◆ Exercise description
Rewrite the records below with every "legend" changed to "key" and nothing else altered.

____

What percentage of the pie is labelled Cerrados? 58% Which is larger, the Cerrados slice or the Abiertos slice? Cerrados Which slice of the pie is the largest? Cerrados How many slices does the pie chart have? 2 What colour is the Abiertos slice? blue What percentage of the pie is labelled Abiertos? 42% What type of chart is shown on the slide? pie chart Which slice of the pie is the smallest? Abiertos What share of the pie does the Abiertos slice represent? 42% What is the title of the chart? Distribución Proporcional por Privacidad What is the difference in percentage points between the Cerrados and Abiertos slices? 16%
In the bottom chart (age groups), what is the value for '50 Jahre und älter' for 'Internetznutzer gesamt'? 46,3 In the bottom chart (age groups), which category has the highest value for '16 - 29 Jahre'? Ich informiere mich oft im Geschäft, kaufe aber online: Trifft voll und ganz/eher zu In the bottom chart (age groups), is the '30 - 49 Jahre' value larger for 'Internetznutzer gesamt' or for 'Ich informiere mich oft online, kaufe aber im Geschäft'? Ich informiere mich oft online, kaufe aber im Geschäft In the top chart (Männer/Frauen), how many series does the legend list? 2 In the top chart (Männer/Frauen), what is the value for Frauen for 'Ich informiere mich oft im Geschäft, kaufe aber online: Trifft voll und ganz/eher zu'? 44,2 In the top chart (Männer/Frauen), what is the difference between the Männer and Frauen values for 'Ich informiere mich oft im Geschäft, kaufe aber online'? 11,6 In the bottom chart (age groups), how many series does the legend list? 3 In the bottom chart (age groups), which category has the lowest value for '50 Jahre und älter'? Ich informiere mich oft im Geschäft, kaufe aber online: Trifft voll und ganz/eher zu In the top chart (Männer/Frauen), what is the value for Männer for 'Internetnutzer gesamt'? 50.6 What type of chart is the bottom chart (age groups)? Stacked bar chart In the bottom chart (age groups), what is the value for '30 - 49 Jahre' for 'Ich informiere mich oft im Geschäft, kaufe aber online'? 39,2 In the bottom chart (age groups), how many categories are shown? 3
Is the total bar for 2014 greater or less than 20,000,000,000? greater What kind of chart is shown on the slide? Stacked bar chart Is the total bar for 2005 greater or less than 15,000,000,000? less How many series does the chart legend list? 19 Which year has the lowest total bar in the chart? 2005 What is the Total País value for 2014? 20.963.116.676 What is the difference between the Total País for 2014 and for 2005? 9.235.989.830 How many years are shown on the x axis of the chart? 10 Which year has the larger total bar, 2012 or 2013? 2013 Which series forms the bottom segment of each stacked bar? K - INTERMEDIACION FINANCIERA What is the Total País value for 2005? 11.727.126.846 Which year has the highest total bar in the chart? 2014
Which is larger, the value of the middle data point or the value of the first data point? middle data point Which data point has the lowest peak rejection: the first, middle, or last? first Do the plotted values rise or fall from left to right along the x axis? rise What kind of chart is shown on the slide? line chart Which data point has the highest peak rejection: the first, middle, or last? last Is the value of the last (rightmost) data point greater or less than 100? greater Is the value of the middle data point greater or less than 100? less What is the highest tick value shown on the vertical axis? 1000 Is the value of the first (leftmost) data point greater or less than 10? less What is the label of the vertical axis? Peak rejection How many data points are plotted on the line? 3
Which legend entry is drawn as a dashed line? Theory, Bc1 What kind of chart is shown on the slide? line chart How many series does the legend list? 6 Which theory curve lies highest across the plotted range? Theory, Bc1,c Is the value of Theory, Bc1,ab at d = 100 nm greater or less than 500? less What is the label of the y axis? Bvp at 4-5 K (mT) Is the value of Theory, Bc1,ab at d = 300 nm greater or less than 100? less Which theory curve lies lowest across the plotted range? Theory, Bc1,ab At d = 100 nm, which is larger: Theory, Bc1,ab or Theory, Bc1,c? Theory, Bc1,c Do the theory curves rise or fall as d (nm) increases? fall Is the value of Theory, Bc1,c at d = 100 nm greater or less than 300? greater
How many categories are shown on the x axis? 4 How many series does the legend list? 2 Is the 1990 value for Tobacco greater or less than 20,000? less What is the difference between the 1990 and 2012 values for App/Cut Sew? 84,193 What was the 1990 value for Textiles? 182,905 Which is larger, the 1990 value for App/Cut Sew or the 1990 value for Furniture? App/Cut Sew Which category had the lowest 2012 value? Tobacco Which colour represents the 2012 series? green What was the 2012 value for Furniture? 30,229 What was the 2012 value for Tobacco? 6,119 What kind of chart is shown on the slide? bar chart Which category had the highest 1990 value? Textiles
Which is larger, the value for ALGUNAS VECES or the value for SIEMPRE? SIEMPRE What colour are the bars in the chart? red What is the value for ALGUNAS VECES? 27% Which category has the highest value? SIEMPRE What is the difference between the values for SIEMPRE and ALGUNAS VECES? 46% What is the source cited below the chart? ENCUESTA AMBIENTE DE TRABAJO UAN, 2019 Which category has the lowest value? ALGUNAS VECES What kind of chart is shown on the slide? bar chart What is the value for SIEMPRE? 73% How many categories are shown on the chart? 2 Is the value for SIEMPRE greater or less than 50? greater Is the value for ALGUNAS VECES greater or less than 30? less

____

◆ Response below
What percentage of the pie is labelled Cerrados? 58% Which is larger, the Cerrados slice or the Abiertos slice? Cerrados Which slice of the pie is the largest? Cerrados How many slices does the pie chart have? 2 What colour is the Abiertos slice? blue What percentage of the pie is labelled Abiertos? 42% What type of chart is shown on the slide? pie chart Which slice of the pie is the smallest? Abiertos What share of the pie does the Abiertos slice represent? 42% What is the title of the chart? Distribución Proporcional por Privacidad What is the difference in percentage points between the Cerrados and Abiertos slices? 16%
In the bottom chart (age groups), what is the value for '50 Jahre und älter' for 'Internetznutzer gesamt'? 46,3 In the bottom chart (age groups), which category has the highest value for '16 - 29 Jahre'? Ich informiere mich oft im Geschäft, kaufe aber online: Trifft voll und ganz/eher zu In the bottom chart (age groups), is the '30 - 49 Jahre' value larger for 'Internetznutzer gesamt' or for 'Ich informiere mich oft online, kaufe aber im Geschäft'? Ich informiere mich oft online, kaufe aber im Geschäft In the top chart (Männer/Frauen), how many series does the key list? 2 In the top chart (Männer/Frauen), what is the value for Frauen for 'Ich informiere mich oft im Geschäft, kaufe aber online: Trifft voll und ganz/eher zu'? 44,2 In the top chart (Männer/Frauen), what is the difference between the Männer and Frauen values for 'Ich informiere mich oft im Geschäft, kaufe aber online'? 11,6 In the bottom chart (age groups), how many series does the key list? 3 In the bottom chart (age groups), which category has the lowest value for '50 Jahre und älter'? Ich informiere mich oft im Geschäft, kaufe aber online: Trifft voll und ganz/eher zu In the top chart (Männer/Frauen), what is the value for Männer for 'Internetnutzer gesamt'? 50.6 What type of chart is the bottom chart (age groups)? Stacked bar chart In the bottom chart (age groups), what is the value for '30 - 49 Jahre' for 'Ich informiere mich oft im Geschäft, kaufe aber online'? 39,2 In the bottom chart (age groups), how many categories are shown? 3
Is the total bar for 2014 greater or less than 20,000,000,000? greater What kind of chart is shown on the slide? Stacked bar chart Is the total bar for 2005 greater or less than 15,000,000,000? less How many series does the chart key list? 19 Which year has the lowest total bar in the chart? 2005 What is the Total País value for 2014? 20.963.116.676 What is the difference between the Total País for 2014 and for 2005? 9.235.989.830 How many years are shown on the x axis of the chart? 10 Which year has the larger total bar, 2012 or 2013? 2013 Which series forms the bottom segment of each stacked bar? K - INTERMEDIACION FINANCIERA What is the Total País value for 2005? 11.727.126.846 Which year has the highest total bar in the chart? 2014
Which is larger, the value of the middle data point or the value of the first data point? middle data point Which data point has the lowest peak rejection: the first, middle, or last? first Do the plotted values rise or fall from left to right along the x axis? rise What kind of chart is shown on the slide? line chart Which data point has the highest peak rejection: the first, middle, or last? last Is the value of the last (rightmost) data point greater or less than 100? greater Is the value of the middle data point greater or less than 100? less What is the highest tick value shown on the vertical axis? 1000 Is the value of the first (leftmost) data point greater or less than 10? less What is the label of the vertical axis? Peak rejection How many data points are plotted on the line? 3
Which key entry is drawn as a dashed line? Theory, Bc1 What kind of chart is shown on the slide? line chart How many series does the key list? 6 Which theory curve lies highest across the plotted range? Theory, Bc1,c Is the value of Theory, Bc1,ab at d = 100 nm greater or less than 500? less What is the label of the y axis? Bvp at 4-5 K (mT) Is the value of Theory, Bc1,ab at d = 300 nm greater or less than 100? less Which theory curve lies lowest across the plotted range? Theory, Bc1,ab At d = 100 nm, which is larger: Theory, Bc1,ab or Theory, Bc1,c? Theory, Bc1,c Do the theory curves rise or fall as d (nm) increases? fall Is the value of Theory, Bc1,c at d = 100 nm greater or less than 300? greater
How many categories are shown on the x axis? 4 How many series does the key list? 2 Is the 1990 value for Tobacco greater or less than 20,000? less What is the difference between the 1990 and 2012 values for App/Cut Sew? 84,193 What was the 1990 value for Textiles? 182,905 Which is larger, the 1990 value for App/Cut Sew or the 1990 value for Furniture? App/Cut Sew Which category had the lowest 2012 value? Tobacco Which colour represents the 2012 series? green What was the 2012 value for Furniture? 30,229 What was the 2012 value for Tobacco? 6,119 What kind of chart is shown on the slide? bar chart Which category had the highest 1990 value? Textiles
Which is larger, the value for ALGUNAS VECES or the value for SIEMPRE? SIEMPRE What colour are the bars in the chart? red What is the value for ALGUNAS VECES? 27% Which category has the highest value? SIEMPRE What is the difference between the values for SIEMPRE and ALGUNAS VECES? 46% What is the source cited below the chart? ENCUESTA AMBIENTE DE TRABAJO UAN, 2019 Which category has the lowest value? ALGUNAS VECES What kind of chart is shown on the slide? bar chart What is the value for SIEMPRE? 73% How many categories are shown on the chart? 2 Is the value for SIEMPRE greater or less than 50? greater Is the value for ALGUNAS VECES greater or less than 30? less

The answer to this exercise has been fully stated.